The future of tape
First published in Showreel magazine, December 2007It’s been a while since I wrote about the creation of an uncompressed hard-disk data recorder, and whole years have gone by since I first looked at the SPX-800E P2 camcorder from Panasonic. These are just two of the ways you can currently use a camcorder to create huge amounts of data. I haven’t even touched XDCAM yet, Grass Valley is still trialling Infinity, and we still haven’t really decided what to do with the truly huge amounts of data they produce. At the moment, this is data which is, in a very real sense, homeless. I covered the current and upcoming answers to this problem an issue ago, but I suspect most people already knew which answer is most practical if you need a device right now – magnetic tape. Really serious large-scale data storage looks set to be the last bastion of tape technology, offering an unbeatable (at the moment, at least) price-to-capacity ratio and known archival longevity.

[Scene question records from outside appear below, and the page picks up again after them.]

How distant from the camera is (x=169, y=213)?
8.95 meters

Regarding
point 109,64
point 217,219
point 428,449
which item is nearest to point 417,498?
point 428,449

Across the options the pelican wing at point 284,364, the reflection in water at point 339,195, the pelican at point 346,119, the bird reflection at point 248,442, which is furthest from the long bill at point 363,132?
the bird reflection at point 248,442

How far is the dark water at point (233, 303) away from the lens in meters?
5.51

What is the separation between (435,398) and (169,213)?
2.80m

This stuff has been in use more or less since computers and magnetic tape technology coexisted. Everyone’s seen movies such as Tron, with the computer’s rotating open reels of tape. The first application was in 1951, on the Eckert-Mauchly UNIVAC 1, which achieved a princely 7,200 characters per second on a half-inch phosphor bronze ribbon. We still use half-inch tape in modern data types such as LTO and DLT, and the Beta form factor series of Sony video tape formats, among others.
Until comparatively recently, tape remained slow, expensive and technologically difficult to implement, with the very low cost per megabyte its only real attraction. Since the mid-90s, however, tape has begun to approach and then exceed hard disk speeds, although the drives themselves are never going to be incredibly cheap. Many are comparable in complexity to a VTR mechanism and, while the most suitable current formats for our use don’t use rotating heads to produce a helical scan, the newer approaches still involve mechanical complexity. The most interesting recent development, though, is actually in the way these devices are packaged for use.
Traditionally, tape drives have almost exclusively been designed for the SCSI storage-device interface. There’s a lot of variants of SCSI, with varying capabilities, but very few workstation-level computer systems had support built-in. Server-class hardware usually does, but adding it to a desktop computer, or another workstation-scale system such as a hard disk recorder required expensive add-in cards and internal modifications to the machine. This is fine if you’re in a permanently-installed environment with discrete server and workstation hardware, as indeed is the case in most postproduction facilities, but there have always been significant barriers to simply adding a magtape capability to an arbitrary PC, especially at short notice.
But it gets worse. Even once the hardware is physically connected, there have usually been custom software programs to write and read magnetic tape data. There are two main problems with most of the existing systems. First, they’re usually designed to do timed backups of entire hard disks, and there is often no way to direct the system to take a file and write it immediately. Secondly, and most problematically, there is no widely-accepted standard for the way data is formatted on tape. Because of this, the alarming possibility exists that one piece of tape-control software may write files in a manner which is incompatible with another, even if the other system uses identical drives and media.
The solution to all this that’s being offered by Quantum is a tape drive implemented as an external device connectable via an Ethernet network. I think this is an extremely good idea, for two reasons, one of which I believe is actually a very desirable side-effect of the way it’s been done.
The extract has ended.